* Extract to read:

Modern languages studies may have been harshly treated in the research excellence framework (REF) because it was assessed in the same subpanel as linguistics, academics have claimed.
With language departments already under pressure from declining student numbers, some scholars have complained that the structure of the panel used to judge their research has done little to help the subject area.
Under new arrangements adopted for the 2014 REF, modern languages research was included alongside linguistics in subpanel 28, rather than being assessed separately in seven smaller subject units, as in the 2008 research assessment exercise (RAE).
However, the results of a survey by the University Council of Modern Languages, which received responses from 34 universities, shows that about half of the 45 scholars who responded would like to see the current structure changed.
Their unhappiness may be prompted by concerns expressed in the survey that linguistics research was judged more positively than submissions from modern languages, which they claim has “skewed” results tables to benefit institutions focused on linguistics.
Conflating the two subject areas had led to a “systemic outcome whereby linguistics submissions occupy the top ranks, to the virtual exclusion of other submissions”, said one academic quoted in the survey.
“The top-ranked institutions (based on a linguistics submission) are sometimes institutions where there is little or no provision for undertaking study or research in modern languages,” which rendered rankings “meaningless or misleading”, the respondent added.
Another scholar called for the reinstatement of a separate panel for linguistics as “it seemed to me that this skewed the results”, while others called for the return of language-specific tables to show where departments did well.
That may benefit some universities that have previously done well in smaller units of assessment, such as the University of Oxford, which was ranked 32nd on grade point average in 2014 in subpanel 28 despite having topped many language tables in 2008.

* Study questions:
a – In the article on modern languages research in the REF, how many universities sent responses to the University Council of Modern Languages survey?
b – Extract the part of the article on modern languages research in the REF from "Their unhappiness may" to "focused on linguistics.", word for word.

* Records:
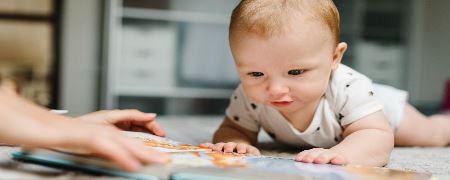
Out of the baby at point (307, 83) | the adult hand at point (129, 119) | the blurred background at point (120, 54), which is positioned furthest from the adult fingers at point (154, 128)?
the blurred background at point (120, 54)

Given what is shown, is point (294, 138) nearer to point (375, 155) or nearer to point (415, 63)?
→ point (375, 155)

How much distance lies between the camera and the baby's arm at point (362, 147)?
745mm

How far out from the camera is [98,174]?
1.94ft

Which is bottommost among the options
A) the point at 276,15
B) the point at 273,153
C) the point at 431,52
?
the point at 273,153

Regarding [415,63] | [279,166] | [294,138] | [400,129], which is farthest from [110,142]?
[415,63]

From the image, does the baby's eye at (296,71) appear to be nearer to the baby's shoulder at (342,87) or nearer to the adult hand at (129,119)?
the baby's shoulder at (342,87)

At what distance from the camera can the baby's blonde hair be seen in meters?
0.82

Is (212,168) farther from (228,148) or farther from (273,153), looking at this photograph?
(273,153)

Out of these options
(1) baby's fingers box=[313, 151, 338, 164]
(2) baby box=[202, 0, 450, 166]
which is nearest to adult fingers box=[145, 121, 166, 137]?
(2) baby box=[202, 0, 450, 166]

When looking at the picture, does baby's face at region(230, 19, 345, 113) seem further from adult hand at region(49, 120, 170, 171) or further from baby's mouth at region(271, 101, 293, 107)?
adult hand at region(49, 120, 170, 171)

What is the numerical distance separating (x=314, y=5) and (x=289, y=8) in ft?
0.15

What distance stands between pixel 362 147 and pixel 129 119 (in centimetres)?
38

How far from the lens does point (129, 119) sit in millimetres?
938

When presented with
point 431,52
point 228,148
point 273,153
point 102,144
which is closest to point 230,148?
point 228,148
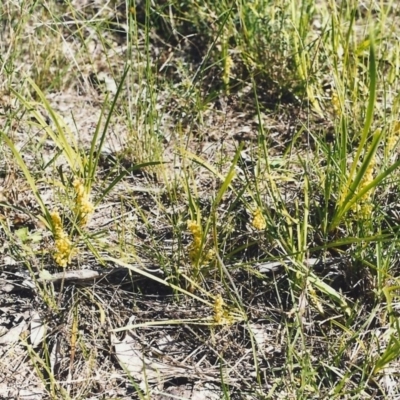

* Exercise results:
a – 34 universities.

b –
Their unhappiness may be prompted by concerns expressed in the survey that linguistics research was judged more positively than submissions from modern languages, which they claim has “skewed” results tables to benefit institutions focused on linguistics.